Brief descriptive captions:
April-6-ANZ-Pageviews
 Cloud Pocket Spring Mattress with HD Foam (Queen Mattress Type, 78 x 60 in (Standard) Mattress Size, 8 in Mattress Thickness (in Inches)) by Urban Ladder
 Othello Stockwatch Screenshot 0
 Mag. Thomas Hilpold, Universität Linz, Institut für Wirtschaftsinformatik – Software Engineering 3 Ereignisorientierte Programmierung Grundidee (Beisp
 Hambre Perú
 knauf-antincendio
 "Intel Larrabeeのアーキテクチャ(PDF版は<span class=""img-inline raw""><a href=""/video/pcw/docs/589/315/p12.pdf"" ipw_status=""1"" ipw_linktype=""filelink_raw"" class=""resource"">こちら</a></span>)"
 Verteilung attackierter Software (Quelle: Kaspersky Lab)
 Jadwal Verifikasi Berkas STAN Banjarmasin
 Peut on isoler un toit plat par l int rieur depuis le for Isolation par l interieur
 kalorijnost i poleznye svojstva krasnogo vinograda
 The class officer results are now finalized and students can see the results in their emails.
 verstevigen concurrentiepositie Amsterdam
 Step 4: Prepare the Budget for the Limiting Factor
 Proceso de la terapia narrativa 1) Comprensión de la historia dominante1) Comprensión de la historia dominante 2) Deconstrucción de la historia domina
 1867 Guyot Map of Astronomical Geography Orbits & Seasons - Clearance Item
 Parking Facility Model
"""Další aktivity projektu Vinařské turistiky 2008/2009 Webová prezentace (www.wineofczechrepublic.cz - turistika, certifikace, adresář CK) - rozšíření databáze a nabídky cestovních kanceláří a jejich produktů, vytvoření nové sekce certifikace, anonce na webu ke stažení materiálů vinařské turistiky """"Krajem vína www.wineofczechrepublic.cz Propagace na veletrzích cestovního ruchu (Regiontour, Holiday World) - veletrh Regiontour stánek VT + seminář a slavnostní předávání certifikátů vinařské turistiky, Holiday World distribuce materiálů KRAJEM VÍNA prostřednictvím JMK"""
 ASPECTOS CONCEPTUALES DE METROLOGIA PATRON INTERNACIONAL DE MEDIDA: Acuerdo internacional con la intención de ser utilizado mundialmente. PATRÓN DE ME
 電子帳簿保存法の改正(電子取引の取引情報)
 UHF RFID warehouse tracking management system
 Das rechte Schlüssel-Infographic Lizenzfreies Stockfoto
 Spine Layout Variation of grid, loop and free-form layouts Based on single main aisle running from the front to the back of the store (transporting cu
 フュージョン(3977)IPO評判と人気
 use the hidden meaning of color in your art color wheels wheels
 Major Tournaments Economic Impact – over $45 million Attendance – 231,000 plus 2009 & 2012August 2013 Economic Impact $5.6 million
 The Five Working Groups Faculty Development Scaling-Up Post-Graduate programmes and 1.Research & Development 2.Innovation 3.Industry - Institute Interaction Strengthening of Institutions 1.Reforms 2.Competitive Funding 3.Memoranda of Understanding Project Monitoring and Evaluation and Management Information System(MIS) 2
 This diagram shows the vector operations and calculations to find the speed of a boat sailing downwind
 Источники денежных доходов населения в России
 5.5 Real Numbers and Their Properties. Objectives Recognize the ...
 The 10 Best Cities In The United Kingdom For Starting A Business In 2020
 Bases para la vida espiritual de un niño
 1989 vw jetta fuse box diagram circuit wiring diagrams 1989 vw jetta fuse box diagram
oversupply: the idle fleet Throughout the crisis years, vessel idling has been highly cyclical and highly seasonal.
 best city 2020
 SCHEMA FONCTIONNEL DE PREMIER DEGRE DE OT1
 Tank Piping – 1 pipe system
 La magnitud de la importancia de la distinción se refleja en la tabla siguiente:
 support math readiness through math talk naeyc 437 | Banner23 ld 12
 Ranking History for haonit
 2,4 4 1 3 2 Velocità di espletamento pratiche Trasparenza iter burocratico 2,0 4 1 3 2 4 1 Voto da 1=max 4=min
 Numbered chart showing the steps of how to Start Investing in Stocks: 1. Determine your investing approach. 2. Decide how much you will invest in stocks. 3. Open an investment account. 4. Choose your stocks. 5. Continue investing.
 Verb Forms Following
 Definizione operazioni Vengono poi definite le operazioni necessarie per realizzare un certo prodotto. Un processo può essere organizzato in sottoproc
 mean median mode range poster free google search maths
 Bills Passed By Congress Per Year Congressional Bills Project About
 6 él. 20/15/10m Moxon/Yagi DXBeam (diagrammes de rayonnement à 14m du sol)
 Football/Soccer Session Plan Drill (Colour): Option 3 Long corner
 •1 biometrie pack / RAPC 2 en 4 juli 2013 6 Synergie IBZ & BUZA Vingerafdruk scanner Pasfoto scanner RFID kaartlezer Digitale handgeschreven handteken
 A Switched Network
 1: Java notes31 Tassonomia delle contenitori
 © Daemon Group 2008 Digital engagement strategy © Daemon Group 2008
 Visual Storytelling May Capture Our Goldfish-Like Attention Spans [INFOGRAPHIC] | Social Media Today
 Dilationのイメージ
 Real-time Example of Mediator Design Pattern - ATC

Exercise instructions: The records above are to be restated word for word.

Solution to the exercise:
April-6-ANZ-Pageviews
 Cloud Pocket Spring Mattress with HD Foam (Queen Mattress Type, 78 x 60 in (Standard) Mattress Size, 8 in Mattress Thickness (in Inches)) by Urban Ladder
 Othello Stockwatch Screenshot 0
 Mag. Thomas Hilpold, Universität Linz, Institut für Wirtschaftsinformatik – Software Engineering 3 Ereignisorientierte Programmierung Grundidee (Beisp
 Hambre Perú
 knauf-antincendio
 "Intel Larrabeeのアーキテクチャ(PDF版は<span class=""img-inline raw""><a href=""/video/pcw/docs/589/315/p12.pdf"" ipw_status=""1"" ipw_linktype=""filelink_raw"" class=""resource"">こちら</a></span>)"
 Verteilung attackierter Software (Quelle: Kaspersky Lab)
 Jadwal Verifikasi Berkas STAN Banjarmasin
 Peut on isoler un toit plat par l int rieur depuis le for Isolation par l interieur
 kalorijnost i poleznye svojstva krasnogo vinograda
 The class officer results are now finalized and students can see the results in their emails.
 verstevigen concurrentiepositie Amsterdam
 Step 4: Prepare the Budget for the Limiting Factor
 Proceso de la terapia narrativa 1) Comprensión de la historia dominante1) Comprensión de la historia dominante 2) Deconstrucción de la historia domina
 1867 Guyot Map of Astronomical Geography Orbits & Seasons - Clearance Item
 Parking Facility Model
"""Další aktivity projektu Vinařské turistiky 2008/2009 Webová prezentace (www.wineofczechrepublic.cz - turistika, certifikace, adresář CK) - rozšíření databáze a nabídky cestovních kanceláří a jejich produktů, vytvoření nové sekce certifikace, anonce na webu ke stažení materiálů vinařské turistiky """"Krajem vína www.wineofczechrepublic.cz Propagace na veletrzích cestovního ruchu (Regiontour, Holiday World) - veletrh Regiontour stánek VT + seminář a slavnostní předávání certifikátů vinařské turistiky, Holiday World distribuce materiálů KRAJEM VÍNA prostřednictvím JMK"""
 ASPECTOS CONCEPTUALES DE METROLOGIA PATRON INTERNACIONAL DE MEDIDA: Acuerdo internacional con la intención de ser utilizado mundialmente. PATRÓN DE ME
 電子帳簿保存法の改正(電子取引の取引情報)
 UHF RFID warehouse tracking management system
 Das rechte Schlüssel-Infographic Lizenzfreies Stockfoto
 Spine Layout Variation of grid, loop and free-form layouts Based on single main aisle running from the front to the back of the store (transporting cu
 フュージョン(3977)IPO評判と人気
 use the hidden meaning of color in your art color wheels wheels
 Major Tournaments Economic Impact – over $45 million Attendance – 231,000 plus 2009 & 2012August 2013 Economic Impact $5.6 million
 The Five Working Groups Faculty Development Scaling-Up Post-Graduate programmes and 1.Research & Development 2.Innovation 3.Industry - Institute Interaction Strengthening of Institutions 1.Reforms 2.Competitive Funding 3.Memoranda of Understanding Project Monitoring and Evaluation and Management Information System(MIS) 2
 This diagram shows the vector operations and calculations to find the speed of a boat sailing downwind
 Источники денежных доходов населения в России
 5.5 Real Numbers and Their Properties. Objectives Recognize the ...
 The 10 Best Cities In The United Kingdom For Starting A Business In 2020
 Bases para la vida espiritual de un niño
 1989 vw jetta fuse box diagram circuit wiring diagrams 1989 vw jetta fuse box diagram
oversupply: the idle fleet Throughout the crisis years, vessel idling has been highly cyclical and highly seasonal.
 best city 2020
 SCHEMA FONCTIONNEL DE PREMIER DEGRE DE OT1
 Tank Piping – 1 pipe system
 La magnitud de la importancia de la distinción se refleja en la tabla siguiente:
 support math readiness through math talk naeyc 437 | Banner23 ld 12
 Ranking History for haonit
 2,4 4 1 3 2 Velocità di espletamento pratiche Trasparenza iter burocratico 2,0 4 1 3 2 4 1 Voto da 1=max 4=min
 Numbered chart showing the steps of how to Start Investing in Stocks: 1. Determine your investing approach. 2. Decide how much you will invest in stocks. 3. Open an investment account. 4. Choose your stocks. 5. Continue investing.
 Verb Forms Following
 Definizione operazioni Vengono poi definite le operazioni necessarie per realizzare un certo prodotto. Un processo può essere organizzato in sottoproc
 mean median mode range poster free google search maths
 Bills Passed By Congress Per Year Congressional Bills Project About
 6 él. 20/15/10m Moxon/Yagi DXBeam (diagrammes de rayonnement à 14m du sol)
 Football/Soccer Session Plan Drill (Colour): Option 3 Long corner
 •1 biometrie pack / RAPC 2 en 4 juli 2013 6 Synergie IBZ & BUZA Vingerafdruk scanner Pasfoto scanner RFID kaartlezer Digitale handgeschreven handteken
 A Switched Network
 1: Java notes31 Tassonomia delle contenitori
 © Daemon Group 2008 Digital engagement strategy © Daemon Group 2008
 Visual Storytelling May Capture Our Goldfish-Like Attention Spans [INFOGRAPHIC] | Social Media Today
 Dilationのイメージ
 Real-time Example of Mediator Design Pattern - ATC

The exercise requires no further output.